Recast the lines below, from the line with "Which is (464,127)" up to and including the line with "1.21 metres", as a Markdown table with the columns Row and Text. Number each row and leave out blank lines.
-- begin Entries provided --
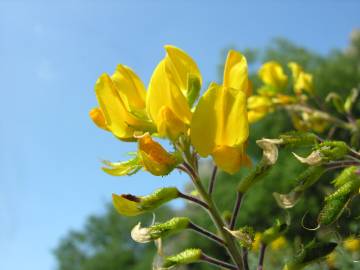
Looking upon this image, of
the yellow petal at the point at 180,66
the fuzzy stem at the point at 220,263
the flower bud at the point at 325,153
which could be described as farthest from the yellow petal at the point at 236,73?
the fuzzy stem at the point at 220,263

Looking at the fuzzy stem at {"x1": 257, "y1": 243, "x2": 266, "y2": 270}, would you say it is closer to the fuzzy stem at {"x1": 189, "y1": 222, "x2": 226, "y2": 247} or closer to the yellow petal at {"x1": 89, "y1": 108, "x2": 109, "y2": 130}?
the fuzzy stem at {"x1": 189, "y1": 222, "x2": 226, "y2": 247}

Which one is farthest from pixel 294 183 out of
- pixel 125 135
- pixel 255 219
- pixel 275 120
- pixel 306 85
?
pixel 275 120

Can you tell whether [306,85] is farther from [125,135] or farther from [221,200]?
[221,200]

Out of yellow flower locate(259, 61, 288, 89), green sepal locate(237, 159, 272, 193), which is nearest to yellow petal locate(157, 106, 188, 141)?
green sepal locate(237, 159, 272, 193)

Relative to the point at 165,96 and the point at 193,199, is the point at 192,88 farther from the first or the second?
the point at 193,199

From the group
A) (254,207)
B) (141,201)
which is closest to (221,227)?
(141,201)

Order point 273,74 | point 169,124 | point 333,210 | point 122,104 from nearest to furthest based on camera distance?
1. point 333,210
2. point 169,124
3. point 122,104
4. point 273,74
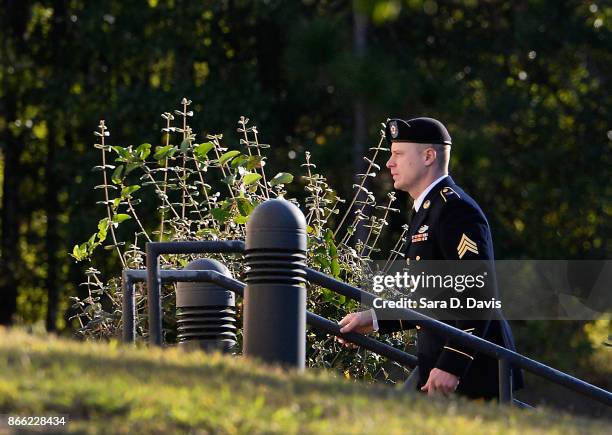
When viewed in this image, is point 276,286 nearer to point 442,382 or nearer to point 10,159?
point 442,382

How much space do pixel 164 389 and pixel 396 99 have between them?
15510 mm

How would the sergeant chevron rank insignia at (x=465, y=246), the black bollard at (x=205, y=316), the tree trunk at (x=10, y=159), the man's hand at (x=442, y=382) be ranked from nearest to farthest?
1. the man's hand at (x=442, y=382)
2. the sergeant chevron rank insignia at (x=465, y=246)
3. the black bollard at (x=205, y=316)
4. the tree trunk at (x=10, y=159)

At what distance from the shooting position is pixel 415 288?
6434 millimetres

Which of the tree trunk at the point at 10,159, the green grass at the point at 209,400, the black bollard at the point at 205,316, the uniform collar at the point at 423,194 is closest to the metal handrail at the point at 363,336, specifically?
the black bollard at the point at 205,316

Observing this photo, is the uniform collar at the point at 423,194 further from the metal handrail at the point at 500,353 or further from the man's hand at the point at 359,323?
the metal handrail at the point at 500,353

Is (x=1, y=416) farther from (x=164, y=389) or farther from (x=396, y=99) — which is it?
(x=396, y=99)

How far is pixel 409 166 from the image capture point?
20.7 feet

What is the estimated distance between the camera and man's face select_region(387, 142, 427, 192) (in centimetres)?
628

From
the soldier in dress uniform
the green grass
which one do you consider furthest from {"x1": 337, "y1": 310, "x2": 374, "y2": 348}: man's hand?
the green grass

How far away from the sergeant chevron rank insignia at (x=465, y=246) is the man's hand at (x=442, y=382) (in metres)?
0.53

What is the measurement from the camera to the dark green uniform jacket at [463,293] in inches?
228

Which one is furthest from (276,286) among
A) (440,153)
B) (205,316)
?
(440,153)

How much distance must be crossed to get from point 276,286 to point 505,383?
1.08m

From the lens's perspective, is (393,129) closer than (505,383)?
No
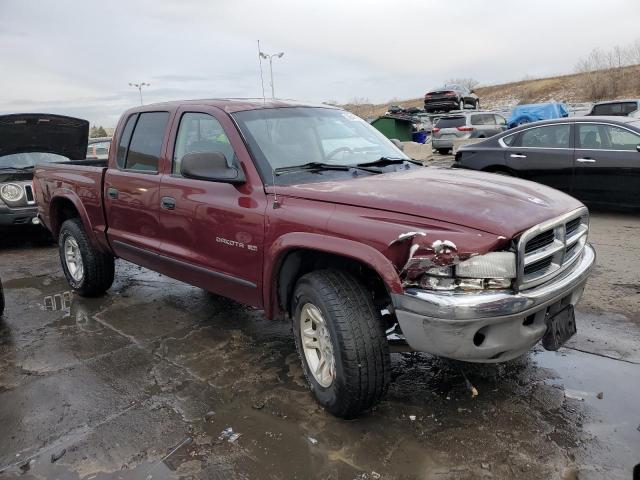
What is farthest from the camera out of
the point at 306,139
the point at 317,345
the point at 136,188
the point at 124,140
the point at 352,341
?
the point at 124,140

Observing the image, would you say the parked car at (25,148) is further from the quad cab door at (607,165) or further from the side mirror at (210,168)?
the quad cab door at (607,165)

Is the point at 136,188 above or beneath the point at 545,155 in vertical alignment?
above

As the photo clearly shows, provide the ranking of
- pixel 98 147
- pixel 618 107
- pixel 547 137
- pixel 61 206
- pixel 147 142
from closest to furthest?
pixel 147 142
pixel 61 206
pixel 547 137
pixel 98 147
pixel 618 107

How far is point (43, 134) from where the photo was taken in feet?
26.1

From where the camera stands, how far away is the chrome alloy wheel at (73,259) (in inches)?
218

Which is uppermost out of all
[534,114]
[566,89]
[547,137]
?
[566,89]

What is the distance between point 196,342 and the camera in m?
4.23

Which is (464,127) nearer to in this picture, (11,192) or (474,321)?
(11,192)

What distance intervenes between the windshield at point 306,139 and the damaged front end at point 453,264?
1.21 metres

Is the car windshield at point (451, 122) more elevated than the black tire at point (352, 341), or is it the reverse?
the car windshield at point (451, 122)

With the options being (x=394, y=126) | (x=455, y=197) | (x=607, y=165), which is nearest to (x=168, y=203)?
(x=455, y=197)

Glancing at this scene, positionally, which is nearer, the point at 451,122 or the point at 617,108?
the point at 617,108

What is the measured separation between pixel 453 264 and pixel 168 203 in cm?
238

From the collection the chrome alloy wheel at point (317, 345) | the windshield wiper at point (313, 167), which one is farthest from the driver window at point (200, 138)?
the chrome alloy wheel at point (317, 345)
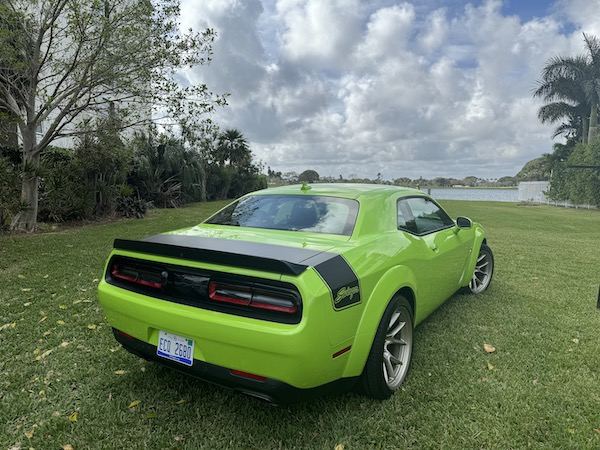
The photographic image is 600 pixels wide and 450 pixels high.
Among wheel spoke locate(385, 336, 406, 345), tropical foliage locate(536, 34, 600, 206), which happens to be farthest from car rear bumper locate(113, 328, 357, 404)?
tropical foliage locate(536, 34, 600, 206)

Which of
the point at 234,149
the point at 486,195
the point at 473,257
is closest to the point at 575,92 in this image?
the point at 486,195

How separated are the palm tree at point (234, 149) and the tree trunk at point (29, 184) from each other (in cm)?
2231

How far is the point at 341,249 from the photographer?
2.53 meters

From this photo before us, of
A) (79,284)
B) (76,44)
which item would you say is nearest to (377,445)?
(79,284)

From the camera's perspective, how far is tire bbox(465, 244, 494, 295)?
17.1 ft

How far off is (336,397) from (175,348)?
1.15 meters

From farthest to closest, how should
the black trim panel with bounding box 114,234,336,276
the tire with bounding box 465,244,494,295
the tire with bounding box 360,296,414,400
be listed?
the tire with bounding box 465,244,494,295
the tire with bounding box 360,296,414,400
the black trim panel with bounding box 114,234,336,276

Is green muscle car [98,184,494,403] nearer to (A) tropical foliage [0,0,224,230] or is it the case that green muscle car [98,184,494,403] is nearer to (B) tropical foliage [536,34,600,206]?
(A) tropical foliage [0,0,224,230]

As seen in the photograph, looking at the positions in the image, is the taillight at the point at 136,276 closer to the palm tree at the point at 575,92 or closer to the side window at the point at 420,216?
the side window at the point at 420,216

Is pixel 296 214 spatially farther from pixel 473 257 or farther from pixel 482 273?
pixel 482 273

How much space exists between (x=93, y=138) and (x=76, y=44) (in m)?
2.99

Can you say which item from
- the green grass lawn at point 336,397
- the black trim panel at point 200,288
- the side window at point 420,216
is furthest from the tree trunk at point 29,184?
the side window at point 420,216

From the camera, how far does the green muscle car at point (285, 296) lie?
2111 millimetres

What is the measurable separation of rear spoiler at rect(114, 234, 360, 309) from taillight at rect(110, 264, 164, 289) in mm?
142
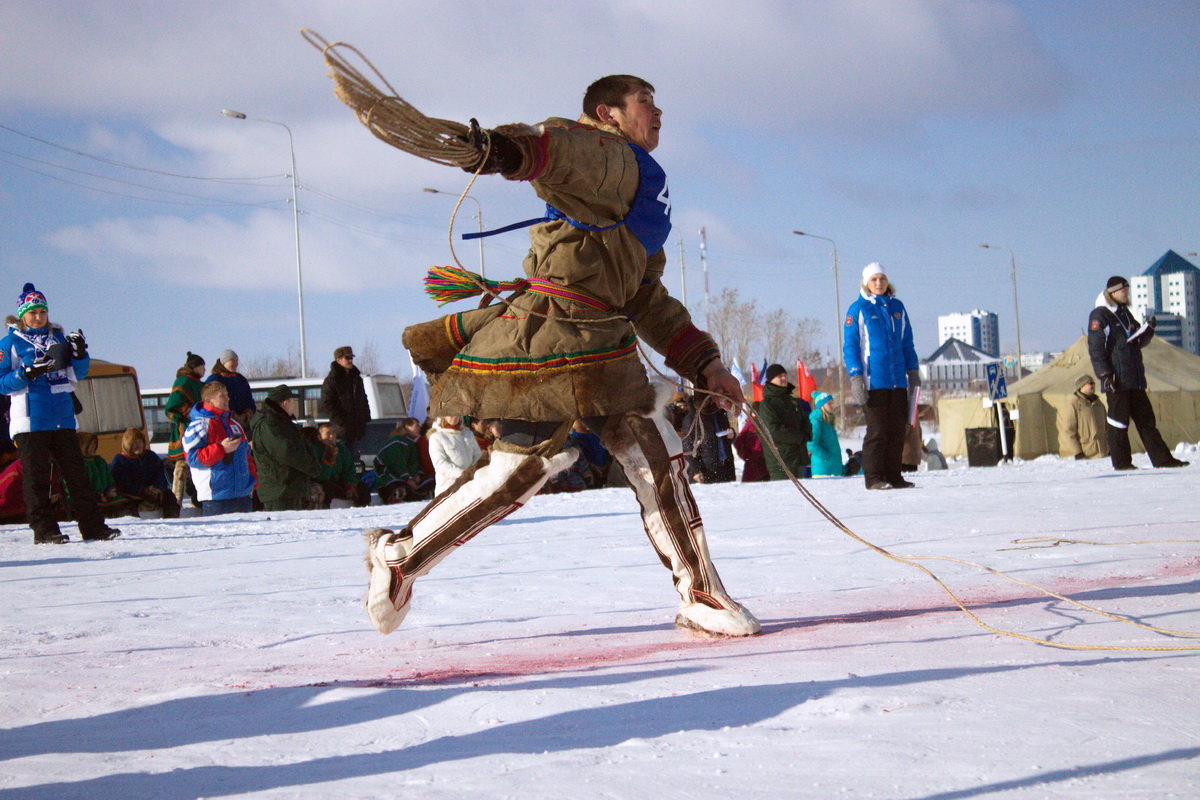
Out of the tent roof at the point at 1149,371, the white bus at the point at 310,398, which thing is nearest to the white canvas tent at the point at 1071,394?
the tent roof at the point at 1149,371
-- end Entries provided --
→ **Output of the exercise**
| Row | Text |
|---|---|
| 1 | Which is (464,127) nearer to in this picture, (11,192) or (474,321)? |
| 2 | (11,192) |
| 3 | What distance intervenes between the windshield at point 306,139 and the damaged front end at point 453,264? |
| 4 | 1.21 metres |